##### Excerpt #####

The market is already writing it off. The forward curve of the carbon market – such as it is – is pricing odds of 60 per cent that the carbon price will no longer exist by July next year, analysts say. The market odds for it to be gone by 2016 are 80 per cent.

The forward curve for contracts in the National Electricity Market is pricing the odds around the same level. Even Bloomberg New Energy Finance, which said earlier this year that there was just a 30 per cent chance of repeal, is now reviewing that assessment and is likely to lift the odds to above 50 per cent.

Little wonder, according to Gary Wyatt, head of energy trading at ANZ, that means most liable entities are either ignoring the carbon risk, or – in the case of electricity industry – passing it on to consumers.

Blame it on the polls. In the last few months, Labor’s disastrous showing has increased the likelihood that the Coalition, with the help of independents such as the DLP’s John Madigan and others, could have an effective majority in the Senate, enabling them to deliver on Tony Abbott’s “blood oath” to repeal the carbon price.

And even if the Coalition did not get the numbers, there is increased talk that the remaining rump of Labor politicians may not have the spine to continue to advocate for their climate policy, with the factions finally let loose and keen for retribution for anything associated with the partnership with the Greens.

Antony Green’s presentation was the best attended of the entire day hosted by the Carbon Market Institute. And, quite frankly, I’ve never seen a banker take quite so many notes. That’s probably because, one way or another, there’s several billion dollars worth of assets that could be stranded or not.

As you might expect from his profession, Green gave a cautious outlook on how the Senate voting might evolve. The complexities of the Senate voting system and preferences means the final position within a state can turn into a lottery. Labor tried to be too clever and ended up having to deal with Family First. A Christian group focusing on anti-abortion party accidentally caused a pro-Gay member to be elected in WA.

The first thing Green noted was that it was pretty hard to see how Labor could possibly hold onto office. But the key on how Abbott will be able to govern, and to deliver on the repeal of the carbon price and other climate initiatives and institutions, is the make-up of the Senate, and how quickly the Coalition could move to a double dissolution if it didn’t have the numbers.

Green suggested that the practicalities meant that a double dissolution wouldn’t happen before July, 2014, anyway, barring Labor folding its cards on climate and waving the repeal through.

Even in the event of an indecisive result, the legislation was likely to be referred by the Senate to committee, as is its want, which would take 3-6 months, before an initial vote. There is no clear thought on whether the Coalition could force a double dissolution before Senators elected in September take their seat next July – two articles in the constitution give conflicting advice.

If the Coalition did have a majority, with the support of independents, then it would be unlikely to try to force a second vote before July 1 in any case, if it was clear that they would have the numbers soon after.

Under Green’s analysis, the path from 34 seats to 39 needs the support of Madigan in Victoria, winning a third seat in Tasmania (likely) and getting up three Liberals plus Xenophon in South Australia (possible).

##### Given information #####

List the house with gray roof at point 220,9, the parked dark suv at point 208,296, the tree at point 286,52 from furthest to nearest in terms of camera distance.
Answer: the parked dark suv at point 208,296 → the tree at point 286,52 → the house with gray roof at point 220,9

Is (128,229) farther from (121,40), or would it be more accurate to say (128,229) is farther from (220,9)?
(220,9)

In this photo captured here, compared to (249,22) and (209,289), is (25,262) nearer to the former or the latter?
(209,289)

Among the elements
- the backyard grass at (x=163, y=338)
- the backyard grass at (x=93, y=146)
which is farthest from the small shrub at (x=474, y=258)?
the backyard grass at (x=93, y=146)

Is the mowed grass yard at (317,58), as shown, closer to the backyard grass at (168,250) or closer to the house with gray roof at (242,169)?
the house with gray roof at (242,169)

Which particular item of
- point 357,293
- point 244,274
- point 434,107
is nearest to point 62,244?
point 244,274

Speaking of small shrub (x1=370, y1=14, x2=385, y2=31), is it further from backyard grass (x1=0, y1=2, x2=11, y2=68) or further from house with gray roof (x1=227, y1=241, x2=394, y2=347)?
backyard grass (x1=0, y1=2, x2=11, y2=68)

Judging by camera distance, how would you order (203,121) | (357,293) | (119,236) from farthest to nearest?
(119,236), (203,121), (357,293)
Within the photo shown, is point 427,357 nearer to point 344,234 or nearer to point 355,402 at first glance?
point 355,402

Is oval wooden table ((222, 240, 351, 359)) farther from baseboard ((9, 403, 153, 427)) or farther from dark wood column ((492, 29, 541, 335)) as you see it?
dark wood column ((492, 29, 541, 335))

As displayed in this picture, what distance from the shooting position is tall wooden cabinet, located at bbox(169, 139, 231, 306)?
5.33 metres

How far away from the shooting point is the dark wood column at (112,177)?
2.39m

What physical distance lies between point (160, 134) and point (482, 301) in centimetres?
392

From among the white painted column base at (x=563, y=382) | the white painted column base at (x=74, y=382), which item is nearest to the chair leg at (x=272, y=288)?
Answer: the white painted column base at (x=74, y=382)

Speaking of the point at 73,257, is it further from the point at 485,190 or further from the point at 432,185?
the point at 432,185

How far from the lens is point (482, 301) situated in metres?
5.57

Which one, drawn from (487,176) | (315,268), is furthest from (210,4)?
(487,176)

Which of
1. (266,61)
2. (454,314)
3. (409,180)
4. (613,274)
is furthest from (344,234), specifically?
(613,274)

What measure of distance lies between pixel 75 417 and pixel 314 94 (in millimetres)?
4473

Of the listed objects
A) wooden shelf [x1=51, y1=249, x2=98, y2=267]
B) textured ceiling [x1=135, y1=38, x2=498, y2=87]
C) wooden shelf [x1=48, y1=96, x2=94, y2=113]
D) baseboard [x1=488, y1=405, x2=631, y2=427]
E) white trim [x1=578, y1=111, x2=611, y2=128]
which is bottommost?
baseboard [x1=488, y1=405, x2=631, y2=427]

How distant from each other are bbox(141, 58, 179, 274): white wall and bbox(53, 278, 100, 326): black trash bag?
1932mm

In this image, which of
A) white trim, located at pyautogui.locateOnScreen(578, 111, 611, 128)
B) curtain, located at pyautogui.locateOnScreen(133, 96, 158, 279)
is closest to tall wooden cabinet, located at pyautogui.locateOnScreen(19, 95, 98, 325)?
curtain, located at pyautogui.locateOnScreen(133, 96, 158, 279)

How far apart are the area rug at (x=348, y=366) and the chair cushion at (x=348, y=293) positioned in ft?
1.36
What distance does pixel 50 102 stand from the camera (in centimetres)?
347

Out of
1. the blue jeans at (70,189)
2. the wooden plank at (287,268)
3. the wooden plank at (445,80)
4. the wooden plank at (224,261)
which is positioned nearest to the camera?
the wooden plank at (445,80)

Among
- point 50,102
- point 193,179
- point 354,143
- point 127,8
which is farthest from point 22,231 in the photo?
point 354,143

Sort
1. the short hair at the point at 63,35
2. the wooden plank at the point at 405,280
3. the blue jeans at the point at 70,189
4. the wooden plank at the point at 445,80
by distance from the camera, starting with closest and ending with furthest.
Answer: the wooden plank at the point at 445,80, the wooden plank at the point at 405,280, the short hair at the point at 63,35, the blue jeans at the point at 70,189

#####
##### Given information #####

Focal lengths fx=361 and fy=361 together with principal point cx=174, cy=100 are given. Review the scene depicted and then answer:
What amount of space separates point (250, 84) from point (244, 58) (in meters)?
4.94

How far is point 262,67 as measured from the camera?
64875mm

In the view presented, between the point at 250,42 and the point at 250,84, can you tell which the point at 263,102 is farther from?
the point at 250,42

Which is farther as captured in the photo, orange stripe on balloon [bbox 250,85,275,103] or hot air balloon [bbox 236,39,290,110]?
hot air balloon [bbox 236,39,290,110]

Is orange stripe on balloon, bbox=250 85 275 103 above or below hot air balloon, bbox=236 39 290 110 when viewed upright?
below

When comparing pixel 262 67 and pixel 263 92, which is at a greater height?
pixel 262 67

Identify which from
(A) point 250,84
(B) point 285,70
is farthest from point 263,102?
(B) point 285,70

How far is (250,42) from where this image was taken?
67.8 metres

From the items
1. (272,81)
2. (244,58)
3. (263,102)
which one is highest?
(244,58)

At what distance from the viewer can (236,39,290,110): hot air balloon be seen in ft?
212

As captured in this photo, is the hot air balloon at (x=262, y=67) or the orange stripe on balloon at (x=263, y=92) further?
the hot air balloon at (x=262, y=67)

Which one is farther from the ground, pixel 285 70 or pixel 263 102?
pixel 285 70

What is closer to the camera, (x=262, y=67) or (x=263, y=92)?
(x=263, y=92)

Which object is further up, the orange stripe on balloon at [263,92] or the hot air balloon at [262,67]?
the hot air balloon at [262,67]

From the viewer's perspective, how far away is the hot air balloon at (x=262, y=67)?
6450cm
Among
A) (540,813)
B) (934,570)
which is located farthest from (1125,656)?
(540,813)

#####

> [Written problem] Please copy the carbon price excerpt word for word from "The market is" to "50 per cent.". These lines have no connection to the carbon price excerpt.

> [Finished task]
The market is already writing it off. The forward curve of the carbon market – such as it is – is pricing odds of 60 per cent that the carbon price will no longer exist by July next year, analysts say. The market odds for it to be gone by 2016 are 80 per cent.

The forward curve for contracts in the National Electricity Market is pricing the odds around the same level. Even Bloomberg New Energy Finance, which said earlier this year that there was just a 30 per cent chance of repeal, is now reviewing that assessment and is likely to lift the odds to above 50 per cent.